-- YOUR INSTRUCTIONS --
Keep the pictures out. Write out every line of the listing exactly.

-- MATERIAL PROVIDED --
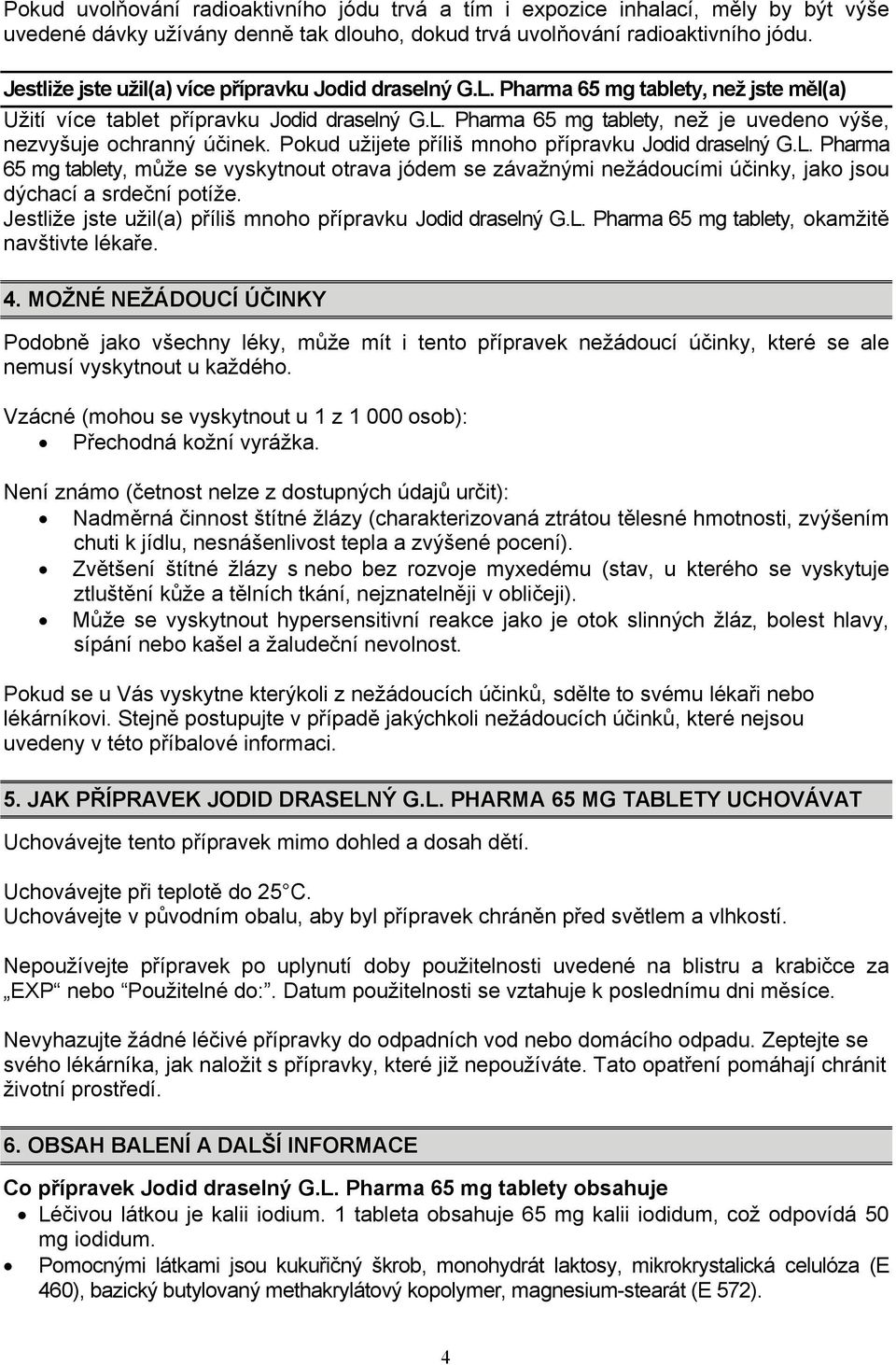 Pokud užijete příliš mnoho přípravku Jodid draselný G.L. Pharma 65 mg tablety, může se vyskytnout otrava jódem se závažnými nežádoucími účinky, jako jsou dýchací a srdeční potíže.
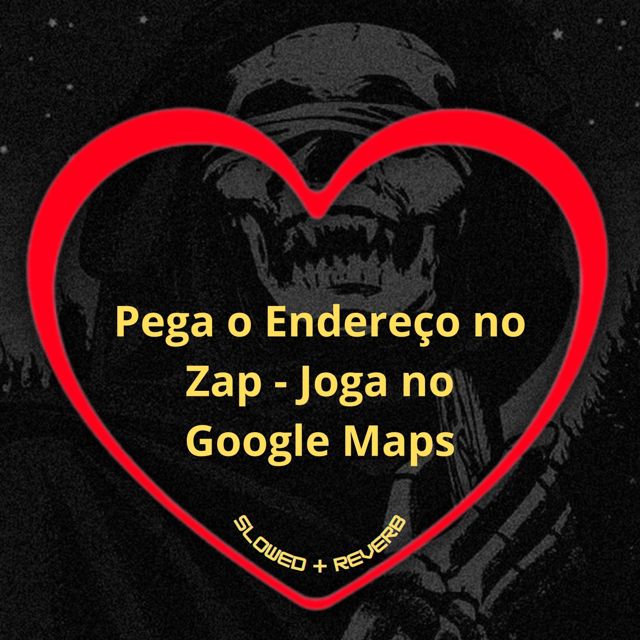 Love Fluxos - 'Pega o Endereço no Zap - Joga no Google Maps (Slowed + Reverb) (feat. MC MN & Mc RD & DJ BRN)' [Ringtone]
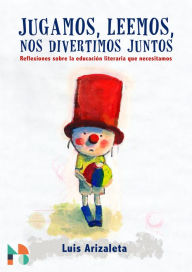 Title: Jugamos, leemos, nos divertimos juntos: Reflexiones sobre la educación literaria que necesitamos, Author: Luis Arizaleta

-- EXERCISE SOLUTION --
 Pokud užijete příliš mnoho přípravku Jodid draselný G.L. Pharma 65 mg tablety, může se vyskytnout otrava jódem se závažnými nežádoucími účinky, jako jsou dýchací a srdeční potíže.
 Love Fluxos - 'Pega o Endereço no Zap - Joga no Google Maps (Slowed + Reverb) (feat. MC MN & Mc RD & DJ BRN)' [Ringtone]
 Title: Jugamos, leemos, nos divertimos juntos: Reflexiones sobre la educación literaria que necesitamos, Author: Luis Arizaleta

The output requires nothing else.